His eyes swung again to the white towers of Jekkara down in the distance, queenly in the sunlight above the harbor. It was not the Jekkara he knew, the thieves’ city of the Low Canals, rotting away into dust, but it was a link to the familiar and Carse desperately needed such a link.
He would go to Jekkara. And he would try not to think. He must not think at all or surely his mind would crack.
Carse gripped the haft of the jeweled sword and started down the grassy slope of the hill.
III. City of the Past
It was a long way to the city. Carse moved at a steady plodding pace. He did not try to find the easiest path but rammed his way through and over all obstacles, never deviating from the straight line that led to Jekkara. His cloak hampered him and he tore it off. His face was empty of all expression, but sweat ran down his cheeks and mingled with the salt of tears.

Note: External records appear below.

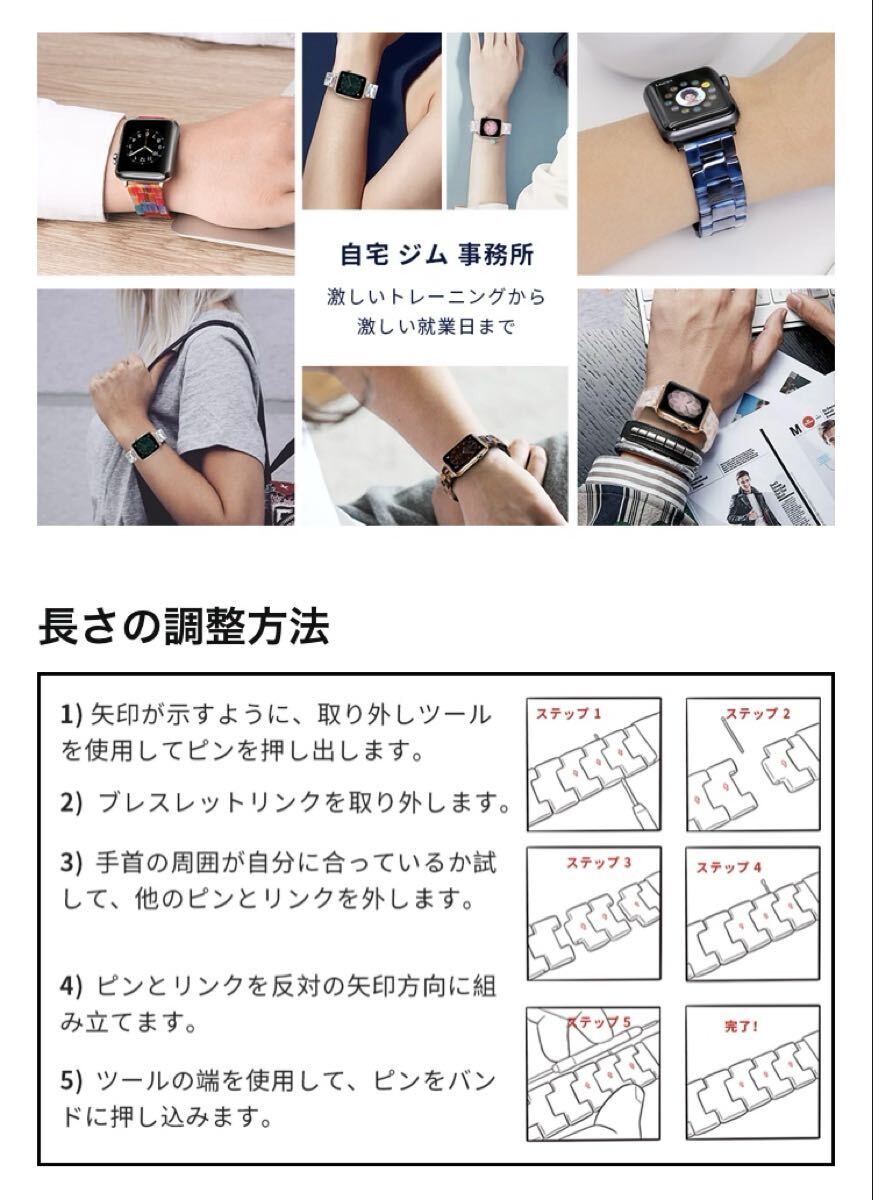 自宅 ジム 事務所

激しいトレーニングから
激しい就業日まで

長さの調整方法

1) 矢印が示すように、取り外しツールを使用してピンを押し出します。

2) ブレスレットリンクを取り外します。

3) 手首の周囲が自分に合っているか試して、他のピンとリンクを外します。

4) ピンとリンクを反対の矢印方向に組み立てます。

5) ツールの端を使用して、ピンをバンドに押し込みます。

ステップ 1

ステップ 2

ステップ 3

ステップ 4

ステップ 5

完了!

He walked between two worlds. He went through valleys drowsing in the heat of the summer day, where leafy branches of strange trees raked his face and the juice of crushed grasses stained his sandals. Life, winged and furred and soft of foot, fled from him with a stir and a rustle. And yet he knew that he walked in a desert, where even the wind had forgotten the names of the dead for whom he mourned.